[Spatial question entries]
* * * * * * * * *
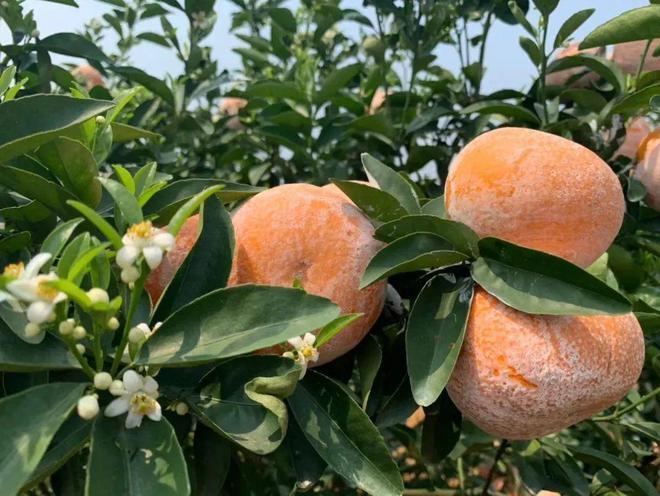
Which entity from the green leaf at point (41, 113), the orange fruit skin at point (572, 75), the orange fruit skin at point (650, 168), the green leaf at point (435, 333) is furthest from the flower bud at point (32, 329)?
the orange fruit skin at point (572, 75)

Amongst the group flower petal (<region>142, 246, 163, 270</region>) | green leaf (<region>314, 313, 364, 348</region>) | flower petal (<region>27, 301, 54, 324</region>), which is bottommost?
green leaf (<region>314, 313, 364, 348</region>)

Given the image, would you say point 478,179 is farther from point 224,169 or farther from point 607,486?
point 224,169

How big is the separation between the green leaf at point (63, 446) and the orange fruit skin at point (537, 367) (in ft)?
1.37

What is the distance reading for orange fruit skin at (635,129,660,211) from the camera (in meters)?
1.27

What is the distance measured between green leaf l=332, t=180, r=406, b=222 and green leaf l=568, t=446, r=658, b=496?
0.57 m

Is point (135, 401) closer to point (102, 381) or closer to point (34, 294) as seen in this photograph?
point (102, 381)

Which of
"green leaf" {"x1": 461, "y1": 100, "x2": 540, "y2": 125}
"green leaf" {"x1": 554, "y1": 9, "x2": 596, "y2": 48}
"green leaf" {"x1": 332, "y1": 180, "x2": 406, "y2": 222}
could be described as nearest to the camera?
"green leaf" {"x1": 332, "y1": 180, "x2": 406, "y2": 222}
* * * * * * * * *
Present the lines of the entries from the line containing "Is point (135, 401)" through the end of the entries, both included, as a Markdown table with the columns "No." and "Text". Number the rows in order, and omit blank lines.

| No. | Text |
|---|---|
| 1 | Is point (135, 401) closer to point (102, 381) or closer to point (34, 294) as seen in this photograph? |
| 2 | point (102, 381) |
| 3 | Which of |
| 4 | "green leaf" {"x1": 461, "y1": 100, "x2": 540, "y2": 125} |
| 5 | "green leaf" {"x1": 554, "y1": 9, "x2": 596, "y2": 48} |
| 6 | "green leaf" {"x1": 332, "y1": 180, "x2": 406, "y2": 222} |
| 7 | could be described as nearest to the camera? |
| 8 | "green leaf" {"x1": 332, "y1": 180, "x2": 406, "y2": 222} |